Who were and weren't the Oneidas?

Not too many years ago, references to the Oneida Football Club of Boston usually described it as the first soccer team in the United States. Even those of us who were skeptics about this idea were willing to concede the possibility that it might be true.

The Oneidas began play in 1862, a year before the rules of association football were standardized in a famous series of meetings at the Freemasons Tavern in London. This date has sometimes been cited as proof that the game they were playing could not have been soccer, and there is a lot of logic to that argument. However, the Oneidas came from wealthy families, and could have been in contact with their English counterparts. At least one of them had been to England. Gerrit Smith Miller had accompanied his father, a gentleman farmer from near Syracuse, N.Y., on cattle-buying trips to England.

The participants in the Freemasons Tavern meetings did not invent a new game, but rather standardized the rules of a game that was already being played in similar forms at various English schools and colleges. The possibility that Miller or one of the other Oneidas could have obtained a copy of the rules of one of those forms while they were in England is the reason why even skeptics have considered it not impossible that the Oneidas might have been playing an early prototype of soccer.

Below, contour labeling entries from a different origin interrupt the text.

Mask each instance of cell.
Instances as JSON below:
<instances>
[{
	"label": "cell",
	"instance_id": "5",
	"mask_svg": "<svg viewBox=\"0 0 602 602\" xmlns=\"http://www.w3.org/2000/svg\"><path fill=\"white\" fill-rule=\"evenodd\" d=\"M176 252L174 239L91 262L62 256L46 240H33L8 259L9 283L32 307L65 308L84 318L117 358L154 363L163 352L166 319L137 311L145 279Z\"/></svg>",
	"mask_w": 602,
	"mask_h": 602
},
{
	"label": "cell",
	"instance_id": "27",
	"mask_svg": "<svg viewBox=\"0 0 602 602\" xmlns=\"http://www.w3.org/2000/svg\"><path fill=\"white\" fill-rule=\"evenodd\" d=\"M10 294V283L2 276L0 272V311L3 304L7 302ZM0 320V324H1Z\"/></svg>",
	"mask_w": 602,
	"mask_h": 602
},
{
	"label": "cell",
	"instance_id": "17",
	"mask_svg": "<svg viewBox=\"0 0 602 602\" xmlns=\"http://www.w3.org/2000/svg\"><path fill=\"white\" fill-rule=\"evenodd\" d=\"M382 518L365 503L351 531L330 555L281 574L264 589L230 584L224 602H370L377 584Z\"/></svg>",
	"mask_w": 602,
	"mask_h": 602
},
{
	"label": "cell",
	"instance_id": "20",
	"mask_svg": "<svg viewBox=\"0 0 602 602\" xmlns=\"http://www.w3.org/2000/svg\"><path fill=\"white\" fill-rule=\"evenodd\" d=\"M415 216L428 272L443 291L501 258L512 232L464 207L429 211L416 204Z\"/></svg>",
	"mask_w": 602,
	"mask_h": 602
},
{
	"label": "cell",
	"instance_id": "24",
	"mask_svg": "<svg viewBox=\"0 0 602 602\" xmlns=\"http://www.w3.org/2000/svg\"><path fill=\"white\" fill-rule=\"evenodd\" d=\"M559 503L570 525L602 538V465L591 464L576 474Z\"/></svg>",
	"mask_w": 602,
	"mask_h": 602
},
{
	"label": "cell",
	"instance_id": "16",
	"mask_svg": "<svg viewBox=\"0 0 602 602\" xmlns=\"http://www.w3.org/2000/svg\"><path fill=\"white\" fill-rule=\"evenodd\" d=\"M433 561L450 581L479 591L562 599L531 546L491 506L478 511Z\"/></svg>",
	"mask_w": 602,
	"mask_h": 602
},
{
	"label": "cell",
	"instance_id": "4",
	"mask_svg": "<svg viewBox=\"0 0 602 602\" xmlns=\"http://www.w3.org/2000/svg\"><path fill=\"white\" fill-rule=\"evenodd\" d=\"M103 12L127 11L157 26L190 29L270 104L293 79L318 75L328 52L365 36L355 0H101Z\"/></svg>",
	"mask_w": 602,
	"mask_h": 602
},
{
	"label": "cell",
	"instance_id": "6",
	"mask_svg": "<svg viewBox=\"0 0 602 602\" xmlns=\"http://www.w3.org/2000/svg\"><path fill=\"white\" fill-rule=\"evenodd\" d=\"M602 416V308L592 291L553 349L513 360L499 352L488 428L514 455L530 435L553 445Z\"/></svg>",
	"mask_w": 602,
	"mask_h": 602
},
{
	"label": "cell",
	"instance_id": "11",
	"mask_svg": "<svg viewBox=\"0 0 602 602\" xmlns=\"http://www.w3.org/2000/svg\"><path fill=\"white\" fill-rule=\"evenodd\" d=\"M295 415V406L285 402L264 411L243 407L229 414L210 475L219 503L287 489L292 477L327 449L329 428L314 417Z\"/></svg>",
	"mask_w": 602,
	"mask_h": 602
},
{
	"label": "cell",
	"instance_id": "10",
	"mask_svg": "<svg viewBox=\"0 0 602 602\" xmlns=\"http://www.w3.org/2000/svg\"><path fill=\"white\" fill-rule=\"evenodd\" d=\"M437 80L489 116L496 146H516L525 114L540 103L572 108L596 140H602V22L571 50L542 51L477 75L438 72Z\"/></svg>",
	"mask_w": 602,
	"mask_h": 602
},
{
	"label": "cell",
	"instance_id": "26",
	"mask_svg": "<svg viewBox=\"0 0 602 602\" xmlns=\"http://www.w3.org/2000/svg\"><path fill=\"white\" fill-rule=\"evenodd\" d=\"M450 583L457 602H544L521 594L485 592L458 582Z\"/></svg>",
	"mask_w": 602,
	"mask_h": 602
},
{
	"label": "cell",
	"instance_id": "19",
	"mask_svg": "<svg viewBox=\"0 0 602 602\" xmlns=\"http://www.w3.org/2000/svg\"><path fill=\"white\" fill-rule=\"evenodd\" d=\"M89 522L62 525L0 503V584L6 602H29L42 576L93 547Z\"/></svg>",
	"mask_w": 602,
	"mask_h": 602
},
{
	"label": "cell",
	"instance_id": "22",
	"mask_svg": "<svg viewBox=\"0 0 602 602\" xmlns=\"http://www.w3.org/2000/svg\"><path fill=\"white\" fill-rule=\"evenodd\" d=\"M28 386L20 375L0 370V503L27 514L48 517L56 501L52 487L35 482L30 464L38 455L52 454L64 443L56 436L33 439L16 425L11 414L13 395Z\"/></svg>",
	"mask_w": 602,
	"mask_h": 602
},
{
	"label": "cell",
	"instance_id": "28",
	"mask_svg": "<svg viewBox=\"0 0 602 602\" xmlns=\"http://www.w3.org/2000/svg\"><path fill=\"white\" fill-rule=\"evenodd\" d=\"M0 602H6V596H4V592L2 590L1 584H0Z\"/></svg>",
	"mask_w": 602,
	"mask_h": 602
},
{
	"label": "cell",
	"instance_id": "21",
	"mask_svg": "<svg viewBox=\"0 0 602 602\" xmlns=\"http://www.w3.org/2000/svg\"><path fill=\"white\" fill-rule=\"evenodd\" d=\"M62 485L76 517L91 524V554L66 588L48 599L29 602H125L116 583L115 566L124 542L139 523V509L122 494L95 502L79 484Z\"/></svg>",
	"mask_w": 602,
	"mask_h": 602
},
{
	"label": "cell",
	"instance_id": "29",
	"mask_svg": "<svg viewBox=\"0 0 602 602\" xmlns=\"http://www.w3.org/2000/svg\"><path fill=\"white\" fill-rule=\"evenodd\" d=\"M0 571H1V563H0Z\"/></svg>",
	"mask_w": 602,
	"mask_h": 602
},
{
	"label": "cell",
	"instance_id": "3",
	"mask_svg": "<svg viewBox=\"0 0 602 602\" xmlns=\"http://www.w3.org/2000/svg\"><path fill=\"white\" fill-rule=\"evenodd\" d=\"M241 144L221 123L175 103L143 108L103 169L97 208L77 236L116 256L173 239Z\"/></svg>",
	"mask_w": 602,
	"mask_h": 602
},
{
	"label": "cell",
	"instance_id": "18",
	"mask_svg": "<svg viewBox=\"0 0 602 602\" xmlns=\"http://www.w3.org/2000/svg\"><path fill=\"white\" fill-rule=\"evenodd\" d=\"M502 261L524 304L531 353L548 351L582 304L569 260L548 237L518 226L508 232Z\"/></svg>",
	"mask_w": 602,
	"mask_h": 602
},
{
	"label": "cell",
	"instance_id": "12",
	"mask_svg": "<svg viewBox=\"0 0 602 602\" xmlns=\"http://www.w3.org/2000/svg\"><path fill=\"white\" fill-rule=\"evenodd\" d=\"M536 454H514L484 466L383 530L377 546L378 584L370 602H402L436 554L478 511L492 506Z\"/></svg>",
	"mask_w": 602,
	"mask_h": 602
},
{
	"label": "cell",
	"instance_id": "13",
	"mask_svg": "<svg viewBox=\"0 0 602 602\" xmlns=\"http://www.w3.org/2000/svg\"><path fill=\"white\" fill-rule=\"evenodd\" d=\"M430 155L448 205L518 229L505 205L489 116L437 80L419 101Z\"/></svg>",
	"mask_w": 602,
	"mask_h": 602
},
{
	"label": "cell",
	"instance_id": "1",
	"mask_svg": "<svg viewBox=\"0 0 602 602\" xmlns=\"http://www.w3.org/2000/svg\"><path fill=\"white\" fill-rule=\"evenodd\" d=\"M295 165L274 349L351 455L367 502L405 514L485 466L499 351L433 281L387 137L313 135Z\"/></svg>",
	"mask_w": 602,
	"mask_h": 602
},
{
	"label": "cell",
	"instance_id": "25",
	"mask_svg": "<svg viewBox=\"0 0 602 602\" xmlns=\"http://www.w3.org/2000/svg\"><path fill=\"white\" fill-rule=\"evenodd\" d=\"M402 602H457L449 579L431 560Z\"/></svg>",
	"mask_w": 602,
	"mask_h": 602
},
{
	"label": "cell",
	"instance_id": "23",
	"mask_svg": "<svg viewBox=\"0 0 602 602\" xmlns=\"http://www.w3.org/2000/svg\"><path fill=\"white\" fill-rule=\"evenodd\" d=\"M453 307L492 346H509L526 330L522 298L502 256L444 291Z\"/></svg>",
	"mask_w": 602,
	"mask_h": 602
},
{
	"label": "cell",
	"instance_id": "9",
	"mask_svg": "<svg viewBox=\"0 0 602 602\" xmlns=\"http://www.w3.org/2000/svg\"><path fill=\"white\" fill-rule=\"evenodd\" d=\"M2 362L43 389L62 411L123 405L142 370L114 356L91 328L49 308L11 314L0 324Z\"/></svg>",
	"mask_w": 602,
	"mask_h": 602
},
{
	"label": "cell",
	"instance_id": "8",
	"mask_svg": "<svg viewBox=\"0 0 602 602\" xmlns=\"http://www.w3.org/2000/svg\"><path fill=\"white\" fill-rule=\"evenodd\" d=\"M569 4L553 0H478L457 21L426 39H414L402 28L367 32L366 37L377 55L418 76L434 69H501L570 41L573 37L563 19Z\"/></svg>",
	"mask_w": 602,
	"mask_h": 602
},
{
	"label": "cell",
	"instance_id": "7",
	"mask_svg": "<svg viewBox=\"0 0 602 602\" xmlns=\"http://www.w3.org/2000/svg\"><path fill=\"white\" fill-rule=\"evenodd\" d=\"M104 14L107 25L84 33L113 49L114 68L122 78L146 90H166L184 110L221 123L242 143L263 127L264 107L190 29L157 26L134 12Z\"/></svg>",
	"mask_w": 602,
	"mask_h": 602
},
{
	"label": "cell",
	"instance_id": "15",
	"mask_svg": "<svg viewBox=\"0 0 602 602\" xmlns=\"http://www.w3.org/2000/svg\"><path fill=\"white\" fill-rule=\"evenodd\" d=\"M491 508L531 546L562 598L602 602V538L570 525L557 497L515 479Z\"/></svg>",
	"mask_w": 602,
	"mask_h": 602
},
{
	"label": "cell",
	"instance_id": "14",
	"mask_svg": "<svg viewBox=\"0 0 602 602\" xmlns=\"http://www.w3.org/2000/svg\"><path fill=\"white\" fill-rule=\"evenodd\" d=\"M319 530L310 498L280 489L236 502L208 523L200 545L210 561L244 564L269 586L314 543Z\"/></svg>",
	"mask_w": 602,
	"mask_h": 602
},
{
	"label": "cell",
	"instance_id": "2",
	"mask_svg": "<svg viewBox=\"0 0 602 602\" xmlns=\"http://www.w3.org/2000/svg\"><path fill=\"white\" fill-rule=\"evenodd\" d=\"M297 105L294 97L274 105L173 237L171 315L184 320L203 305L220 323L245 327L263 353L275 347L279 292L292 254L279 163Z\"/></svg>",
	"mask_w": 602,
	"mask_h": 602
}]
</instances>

However, accounts found in recent years by Melvin I. Smith of Asheville, N.C., the foremost researcher into 19th-century American games in various types of football, have indicated that the game that the Oneidas were playing was much more like rugby football than like association football (despite the fact that the monument on the Boston Common near where the Oneidas played features a soccer ball). Because rugby and association football were not yet standardized, Smith categorizes the game the Oneidas were playing as the "American kicking game" (Smith uses the terms "carrying game" and "kicking game" much the way some others have used "handling game" and "dribbling game"). By the early 1870s, when it was the usual form of football being played at Harvard, the Oneidas' game was referred to as the Boston Rules Game.

The Oneidas were prep school students, primarily from the Dixwell Latin School, but with a few players mixed in from other schools. Dixwell Latin had played football for almost 10 years before the Oneidas were formed under the leadership of three students, Miller, Huntington Wolcott and Clifford Watson, in November 1862. The Oneidas' games, all played in October or November, took place in an open section of the Boston Common. They played three seasons, finally disbanding in November 1864, although several of their main players graduated from Dixwell in June 1864 and didn't play in the final season. During those three seasons, they were undefeated and unscored upon in 10 games against teams from the Boston Public Latin School, the Boston English High School, Dorchester High School and the Roxbury Latin School.

Regardless of which football code the Oneidas' game is called a forerunner of, the team should occupy an honored place in the histories of American soccer, American football and American rugby. This is because the Oneidas were the first football team of any type in the United States to be organized on a continuing basis, week to week and season to season, rather than just for the day or for the game. That monument on the Boston Common lists the names of the players on the back. Underneath the names, someone has scrawled in what looks like crayon (or did last September) a message to present-day soccer players: "They are watching you." This remains true no matter which type of football the Oneidas played.

So, it seems that the Oneidas weren't really the first American soccer team. Even so, they were an important stepping stone in the direction of the American soccer that we know today.